Die Rolle des Kuratoriums war denn auch einer der Hauptkritikpunkte, die bei der Begehung der Leibniz-Evaluatoren angesprochen wurden. Wie es sein könne, dass das Kuratorium, ein politisch gefärbtes Gremium, in dem Vertreter von Ministerien, eine ehemalige SPD-Bildungsministerin und andere Nicht-Wissenschaftler sitzen, im DIW so viel Einfluss auf die Richtung der Forschung, über Projekte und Personalentscheidungen ausübt. „Die Governance Struktur wurde von den Evaluatoren stark kritisiert”, ist aus dem DIW zu hören. In dieser Richtung äußerte sich nach Informationen dieser Zeitung etwa der Ökonom Achim Wambach von der Universität Köln bei der Begehung. Wambach wollte sich auf Nachfrage nicht dazu äußern. Doch das Unbehagen über das Hineinregieren des politischen Kuratoriums in die DIW-Forschung ist verbreitet.

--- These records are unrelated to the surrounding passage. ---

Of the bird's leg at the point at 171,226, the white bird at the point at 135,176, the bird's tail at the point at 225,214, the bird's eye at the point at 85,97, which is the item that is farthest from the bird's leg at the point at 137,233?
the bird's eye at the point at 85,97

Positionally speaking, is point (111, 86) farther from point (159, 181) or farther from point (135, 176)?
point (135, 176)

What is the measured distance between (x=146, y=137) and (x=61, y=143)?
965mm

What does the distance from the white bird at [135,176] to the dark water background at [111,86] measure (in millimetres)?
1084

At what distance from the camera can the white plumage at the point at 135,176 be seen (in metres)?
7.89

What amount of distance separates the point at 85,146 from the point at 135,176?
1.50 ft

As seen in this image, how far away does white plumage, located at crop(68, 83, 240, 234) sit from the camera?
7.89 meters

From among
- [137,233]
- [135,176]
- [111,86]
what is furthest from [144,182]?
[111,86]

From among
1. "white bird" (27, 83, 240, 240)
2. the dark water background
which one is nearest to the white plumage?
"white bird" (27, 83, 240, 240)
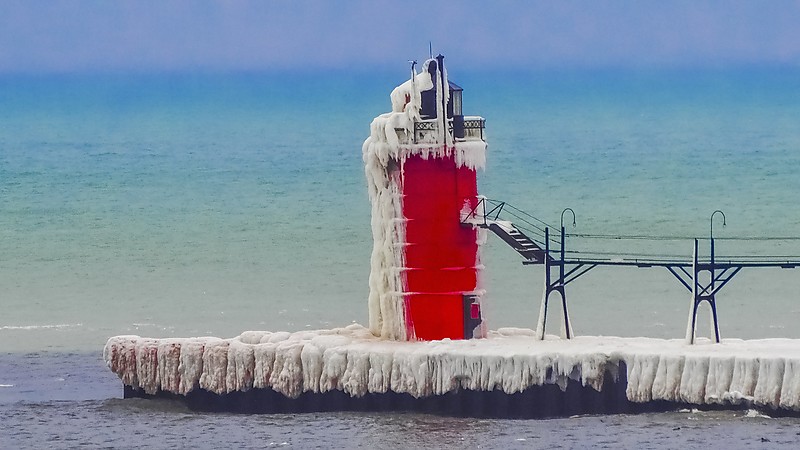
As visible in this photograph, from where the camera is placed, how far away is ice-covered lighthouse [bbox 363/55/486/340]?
2133 inches

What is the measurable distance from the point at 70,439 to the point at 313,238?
124 ft

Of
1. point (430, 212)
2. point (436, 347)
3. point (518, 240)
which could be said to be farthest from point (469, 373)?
point (430, 212)

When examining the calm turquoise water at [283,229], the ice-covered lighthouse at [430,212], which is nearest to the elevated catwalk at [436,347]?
the ice-covered lighthouse at [430,212]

„Die große Frage wird sein, wer überhaupt unter Rürup den Chefposten übernehmen will”, sagt ein DIW-Kenner. Er spielt damit auf die mühsame Suche nach einem Nachfolger für Gert Wagner als Vorstandsvorsitzenden an. Dessen Vertrag läuft Ende dieses Jahres aus. Bislang haben sich auf eine Stellenanzeige für den DIW-Chefposten nur eine handvoll Wissenschaftler gemeldet, darunter der Makroökonom Ansgar Belke von der Universität Duisburg-Essen, Daniel Gros vom Brüsseler Think Tank CEPS, der Volkswirt Marcel Fratzscher von der Europäischen Zentralbank und der Wirtschaftsprofessor Hans Peter Grüner von der Uni Mannheim, wie dieses Blog als erster berichtet hat. Als weitere Kandidatin ist inzwischen die Züricher Umweltökonomin Renate Schubert dazugekommen. Gelegentlich wird auch der Politikwissenschaftler Hendrik Enderlein, wie Rürup SPD-nah, in Gesprächen genannt.

Aber all diese Kandidaten sollen bei Rürup noch keine große Begeisterung ausgelöst haben. Bei zwei weiteren Schwergewichten, dem Berliner Makroökonomen Michael Burda und der Tübinger Makroökonomin Claudia Buch, jüngst erst in den Sachverständigenrat berufen, kommt er offenbar auch nicht weiter. Burda sei ein Wackelkandidat, weil er schon zweimal wichtige Posten – einmal im Sachverständigenrat und dann im Kieler Institut für Weltwirtschaft – ausgeschlagen hat. Und Claudia Buch scheint vorerst ausgebucht. Vertreter des Bundeswirtschaftsministeriums haben signalisiert, dass sie sich nun zunächst mal auf ihre Tätigkeit im Rat der „Wirtschaftsweisen” konzentrieren solle.

„Zum Schluss steht Rürup ohne vorzeigbaren Kandidaten da”, meint einer seiner Kritiker. Für Top-Kandidaten sei das DIW nicht besonders attraktiv, weil ihnen zu wenig Spielraum gelassen werde. Der neue Präsident werde “eingemauert”. „Da werden unter der Übergangsführungsmannschaft viele Strukturen und Personen festgelegt”, heißt es. Bei Einigen in der Mohrenstraße verfestigt sich der Verdacht, dass am Ende gar Gert Wagner trotz aller Dementi den Posten behält. Aus dem Übergangschef könnte eine Dauerlösung werden.